Q. Reading about the “Heartbleed” security flaw leaves me confused. What can I as a consumer do to protect my data? Must I change all my passwords?
A. There’s very little any average consumer can do to ensure that her data is safe, because this extremely nasty security vulnerability directly affected servers of the websites you use, and not individual computers or other devices. Still, if hackers exploited it, experts say they could have stolen consumers’ passwords. Trouble is, even sites that now say they were affected can’t say for sure if anything was stolen.
The best thing to do is to wait until a site you frequent tells you it has patched the security hole, and then change your password. You can also check if a site is fixed or still vulnerable by typing its address into the online tool here, provided by the security company Qualys, which rates sites’ security by letter grade. If a site gets any variation of an A, I’d advise continuing to use it, but with a new password. If it gets anything less, I’d try and stay off of it for now and wait to change the password. (If you are an Apple user, the company says its operating systems and “key Web-based services” weren’t affected, but that doesn’t mean that sites you visit on Apple devices were unaffected.)
You should also consider this an opportunity to vary your passwords more, and make them longer and at least a bit more complex. You might also consider using “two-factor authentication” at sites that offer it, like Google. This is a system that requires not only a password to log in, but also a changing, randomly generated code that’s either sent as a text to your phone or produced by a mobile app.

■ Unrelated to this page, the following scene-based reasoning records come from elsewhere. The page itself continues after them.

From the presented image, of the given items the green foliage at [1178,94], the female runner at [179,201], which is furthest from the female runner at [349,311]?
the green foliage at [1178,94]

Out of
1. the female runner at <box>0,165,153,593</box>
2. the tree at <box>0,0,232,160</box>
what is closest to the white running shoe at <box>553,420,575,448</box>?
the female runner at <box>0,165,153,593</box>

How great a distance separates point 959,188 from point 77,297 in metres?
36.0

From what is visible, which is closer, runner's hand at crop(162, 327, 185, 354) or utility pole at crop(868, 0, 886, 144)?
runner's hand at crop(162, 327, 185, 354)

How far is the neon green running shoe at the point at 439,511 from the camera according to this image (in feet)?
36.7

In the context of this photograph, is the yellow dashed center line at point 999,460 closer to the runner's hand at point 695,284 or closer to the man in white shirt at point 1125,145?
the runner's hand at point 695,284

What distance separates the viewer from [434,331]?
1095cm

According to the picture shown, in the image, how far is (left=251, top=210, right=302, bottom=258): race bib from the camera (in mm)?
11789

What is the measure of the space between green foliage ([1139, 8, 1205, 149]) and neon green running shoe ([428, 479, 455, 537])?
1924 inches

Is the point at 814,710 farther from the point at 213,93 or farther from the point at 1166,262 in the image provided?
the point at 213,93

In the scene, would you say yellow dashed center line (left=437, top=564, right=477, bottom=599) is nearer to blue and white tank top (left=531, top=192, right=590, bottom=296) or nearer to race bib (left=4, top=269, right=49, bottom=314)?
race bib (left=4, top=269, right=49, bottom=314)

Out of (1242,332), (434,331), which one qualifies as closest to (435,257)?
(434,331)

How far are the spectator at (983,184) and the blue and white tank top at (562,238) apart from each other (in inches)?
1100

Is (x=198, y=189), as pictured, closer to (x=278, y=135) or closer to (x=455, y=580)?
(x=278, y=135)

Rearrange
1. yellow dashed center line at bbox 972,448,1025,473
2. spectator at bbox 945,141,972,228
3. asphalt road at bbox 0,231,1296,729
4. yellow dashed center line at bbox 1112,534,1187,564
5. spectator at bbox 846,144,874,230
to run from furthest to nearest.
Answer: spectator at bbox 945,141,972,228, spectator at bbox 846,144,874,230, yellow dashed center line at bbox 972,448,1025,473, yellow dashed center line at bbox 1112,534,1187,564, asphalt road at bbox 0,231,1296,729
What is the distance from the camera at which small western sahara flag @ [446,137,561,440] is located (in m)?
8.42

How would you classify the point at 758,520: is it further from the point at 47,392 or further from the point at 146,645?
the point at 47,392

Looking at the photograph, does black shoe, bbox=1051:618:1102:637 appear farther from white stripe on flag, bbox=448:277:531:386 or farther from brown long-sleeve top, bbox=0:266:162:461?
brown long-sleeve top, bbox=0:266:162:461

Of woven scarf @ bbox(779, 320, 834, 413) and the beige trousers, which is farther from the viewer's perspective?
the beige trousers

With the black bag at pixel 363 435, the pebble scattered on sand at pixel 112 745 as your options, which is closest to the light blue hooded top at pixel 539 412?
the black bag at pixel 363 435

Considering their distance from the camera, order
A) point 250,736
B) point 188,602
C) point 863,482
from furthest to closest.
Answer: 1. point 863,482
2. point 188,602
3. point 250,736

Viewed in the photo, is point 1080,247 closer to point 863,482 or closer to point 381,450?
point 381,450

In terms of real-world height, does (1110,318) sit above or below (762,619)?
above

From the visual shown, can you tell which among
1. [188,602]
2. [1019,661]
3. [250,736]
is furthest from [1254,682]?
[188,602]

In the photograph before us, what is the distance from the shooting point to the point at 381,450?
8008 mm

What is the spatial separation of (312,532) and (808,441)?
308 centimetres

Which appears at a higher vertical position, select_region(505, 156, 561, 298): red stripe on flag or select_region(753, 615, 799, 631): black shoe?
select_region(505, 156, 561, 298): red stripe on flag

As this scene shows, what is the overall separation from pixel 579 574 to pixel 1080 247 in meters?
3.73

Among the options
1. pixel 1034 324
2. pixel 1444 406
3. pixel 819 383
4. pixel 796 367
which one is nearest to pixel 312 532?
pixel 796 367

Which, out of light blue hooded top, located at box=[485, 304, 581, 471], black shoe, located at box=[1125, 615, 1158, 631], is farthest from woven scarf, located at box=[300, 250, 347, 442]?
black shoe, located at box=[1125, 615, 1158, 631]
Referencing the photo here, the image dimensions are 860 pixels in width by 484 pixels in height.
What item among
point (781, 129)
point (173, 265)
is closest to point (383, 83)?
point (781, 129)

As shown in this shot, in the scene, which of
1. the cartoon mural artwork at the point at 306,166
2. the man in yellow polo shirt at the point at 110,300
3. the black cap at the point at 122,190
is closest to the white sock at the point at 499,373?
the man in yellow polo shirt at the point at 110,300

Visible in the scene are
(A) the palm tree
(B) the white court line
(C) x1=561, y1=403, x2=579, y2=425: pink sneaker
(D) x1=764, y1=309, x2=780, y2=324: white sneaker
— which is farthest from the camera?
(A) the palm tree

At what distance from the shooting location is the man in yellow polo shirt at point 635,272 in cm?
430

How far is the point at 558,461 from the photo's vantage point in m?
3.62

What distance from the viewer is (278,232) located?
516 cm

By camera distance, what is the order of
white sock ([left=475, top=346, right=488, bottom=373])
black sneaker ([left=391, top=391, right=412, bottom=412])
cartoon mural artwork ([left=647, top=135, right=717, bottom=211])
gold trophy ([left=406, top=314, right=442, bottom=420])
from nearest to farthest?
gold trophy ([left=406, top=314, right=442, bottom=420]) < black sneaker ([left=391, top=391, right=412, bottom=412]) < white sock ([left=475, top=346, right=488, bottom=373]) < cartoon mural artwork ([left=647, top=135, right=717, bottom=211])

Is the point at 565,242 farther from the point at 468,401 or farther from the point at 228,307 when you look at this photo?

Q. I have long used, and liked, a Mac laptop, but I have recently retired, and would like a new all-in-one desktop for writing. I see that I can get a Windows version for much less than an iMac. Would it be a tough transition, and what extra software might I need?
A. There are some very nice Windows all-in-one desktops, but the current Windows 8.1 operating system, which uses a tablet interface and touchscreen, might pose an adjustment problem for a Mac user. However, if you use only the desktop interface on the machine, which is very similar to previous versions of Windows, you should be able to make the change without much trouble. As for software, I can’t say for sure what you’ll need, but writers will usually want Microsoft Office, or at least Microsoft Word, which typically isn’t included in a full version on these low-cost PCs.
Q. I understand what Apple’s Photo Stream does, synchronizing the pictures I take on my iPhone with iPhoto on my Mac. But what’s a “shared” Photo Stream?
A. A shared Photo Stream allows you to invite other people — usually a small group of friends or family — to see pictures you select for the shared stream on their devices, as well. They can also add pictures to the shared stream. In effect, it’s like a small, private social network for pictures, complete with the ability of viewers to add “Likes” and comments. For instance, I have used it to share vacation photos with family at home, and a friend uses it to share baby pictures. You can invite up to 100 people to a shared stream, and include up to 5,000 photos. More information is here and here.